I also want to point out that the goal of the treatment and response changes according to the age of the patient. In younger patients, the goal is to have a response over many years and to postpone the relapse by many years so that we first have an initial progression-free survival of 5, 6, or 7 years. That changes completely with the age of the patient. The goal of treatment in a 50-year-old patient is completely different from the goal of treatment in a patient who is 90 years old. In general, I’m more aggressive in transplant-eligible patients. In patients who are over 80 or 90 years old, the goal of the treatment is to maintain the quality of life, but control the disease at the same time. It’s important to point out that the quadruplet we are using in a 50-year-old patient may only be a doublet in a 90-year-old patient.
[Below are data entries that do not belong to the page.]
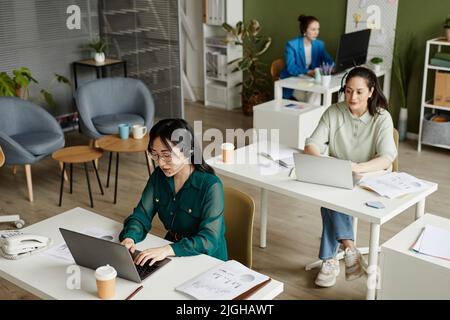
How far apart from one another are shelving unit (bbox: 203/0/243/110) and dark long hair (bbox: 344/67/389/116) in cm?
413

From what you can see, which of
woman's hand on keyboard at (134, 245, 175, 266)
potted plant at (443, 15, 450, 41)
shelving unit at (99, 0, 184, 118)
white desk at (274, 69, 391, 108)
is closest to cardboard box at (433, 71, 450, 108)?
potted plant at (443, 15, 450, 41)

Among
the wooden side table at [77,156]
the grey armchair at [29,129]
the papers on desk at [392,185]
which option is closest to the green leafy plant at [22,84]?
the grey armchair at [29,129]

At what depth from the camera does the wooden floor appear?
12.3 feet

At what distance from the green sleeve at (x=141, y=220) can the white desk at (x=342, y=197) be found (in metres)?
0.79

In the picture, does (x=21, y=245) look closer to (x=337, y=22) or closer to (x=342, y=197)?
(x=342, y=197)

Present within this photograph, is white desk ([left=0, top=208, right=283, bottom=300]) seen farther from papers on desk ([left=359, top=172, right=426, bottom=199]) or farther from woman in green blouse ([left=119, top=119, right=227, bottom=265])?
papers on desk ([left=359, top=172, right=426, bottom=199])

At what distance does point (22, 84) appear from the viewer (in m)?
6.01

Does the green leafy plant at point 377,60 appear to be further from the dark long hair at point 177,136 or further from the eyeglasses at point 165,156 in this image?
the eyeglasses at point 165,156

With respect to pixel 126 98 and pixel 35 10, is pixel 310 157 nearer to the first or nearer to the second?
pixel 126 98

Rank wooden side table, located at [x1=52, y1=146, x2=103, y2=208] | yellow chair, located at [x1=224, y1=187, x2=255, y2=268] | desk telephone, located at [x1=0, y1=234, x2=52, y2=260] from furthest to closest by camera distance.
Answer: wooden side table, located at [x1=52, y1=146, x2=103, y2=208], yellow chair, located at [x1=224, y1=187, x2=255, y2=268], desk telephone, located at [x1=0, y1=234, x2=52, y2=260]

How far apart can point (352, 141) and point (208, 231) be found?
1.36m

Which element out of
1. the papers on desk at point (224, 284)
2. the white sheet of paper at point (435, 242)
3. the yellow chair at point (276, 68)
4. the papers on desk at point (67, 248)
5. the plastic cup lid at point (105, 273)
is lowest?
the white sheet of paper at point (435, 242)

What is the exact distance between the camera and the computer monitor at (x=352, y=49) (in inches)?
232
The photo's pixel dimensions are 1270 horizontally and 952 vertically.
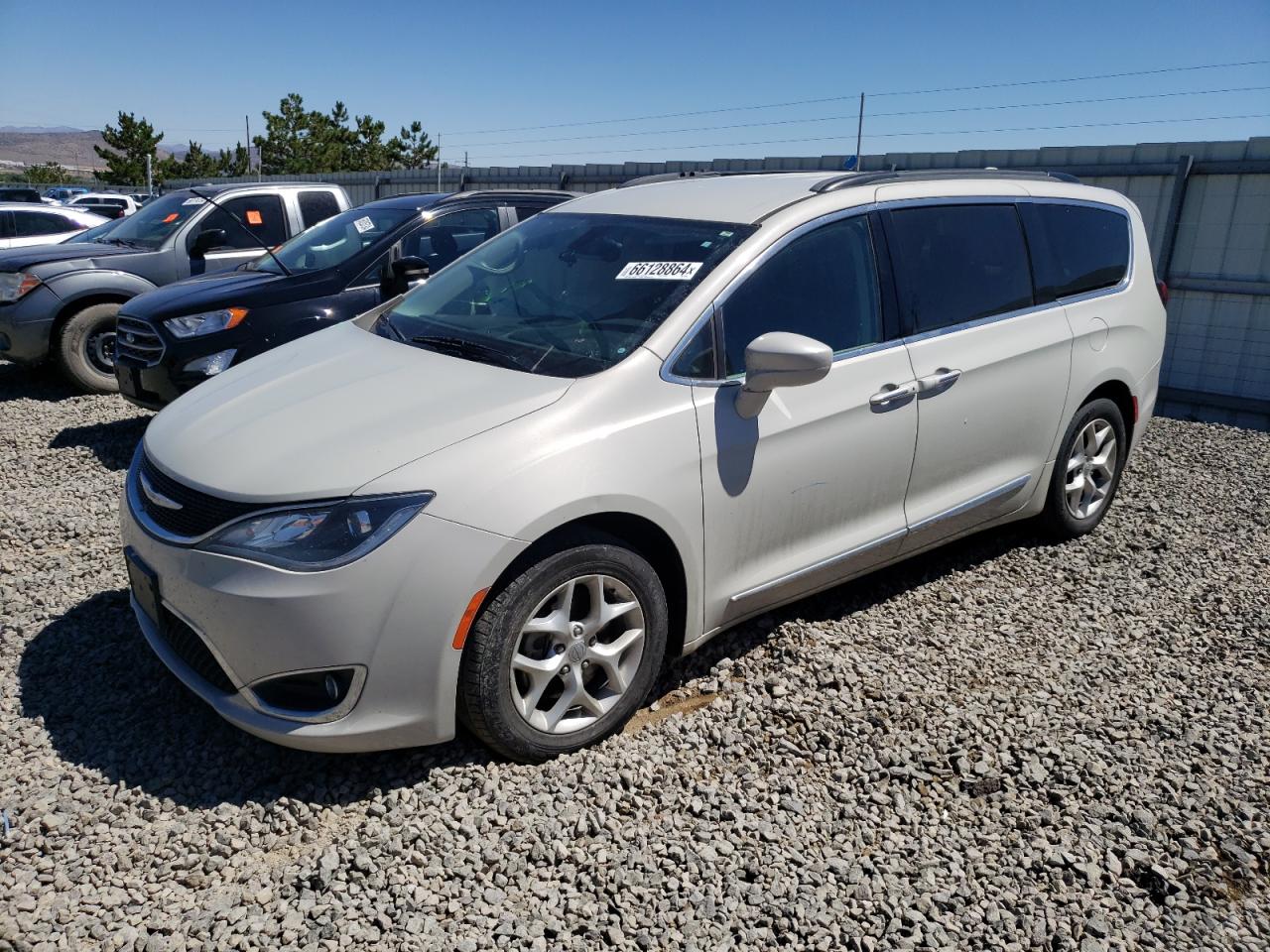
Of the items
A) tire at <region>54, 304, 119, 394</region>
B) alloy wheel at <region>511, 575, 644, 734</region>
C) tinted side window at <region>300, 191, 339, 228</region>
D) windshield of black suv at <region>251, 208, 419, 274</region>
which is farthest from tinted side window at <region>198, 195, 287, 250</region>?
alloy wheel at <region>511, 575, 644, 734</region>

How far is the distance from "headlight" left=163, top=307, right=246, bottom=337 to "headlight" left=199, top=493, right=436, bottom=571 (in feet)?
12.9

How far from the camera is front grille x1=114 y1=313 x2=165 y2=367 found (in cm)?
627

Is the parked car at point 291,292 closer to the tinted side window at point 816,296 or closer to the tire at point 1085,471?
the tinted side window at point 816,296

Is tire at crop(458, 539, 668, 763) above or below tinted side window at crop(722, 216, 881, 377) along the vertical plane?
below

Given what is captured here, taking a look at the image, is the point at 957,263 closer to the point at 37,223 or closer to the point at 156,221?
the point at 156,221

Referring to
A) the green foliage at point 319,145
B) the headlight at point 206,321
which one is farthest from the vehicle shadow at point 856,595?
the green foliage at point 319,145

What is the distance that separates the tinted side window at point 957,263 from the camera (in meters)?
3.97

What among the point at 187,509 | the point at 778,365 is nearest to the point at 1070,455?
the point at 778,365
Peter Voorhees, MD: The biggest challenge is keeping the disease under control once you’ve achieved a response to a particular therapy. The general paradigm has been that with each relapse, the likelihood of responding to therapy begins to drop. Even for those patients who do respond to therapy, the durability of the remission tends to decrease over time, to the point where the disease becomes relapsed and refractory to essentially all available therapy. That’s the biggest challenge. The other challenge, which is probably more relevant to patients who have had multiple prior lines of therapy, is management of adverse effects of treatment. These patients are often suffering from significant adverse effects of their disease, but also significant adverse effects of prior therapy, some of which may not have fully resolved. They may be more sensitive to low count issues related to treatment. Those are the biggest challenges as far as managing a patient who has relapsed/refractory myeloma.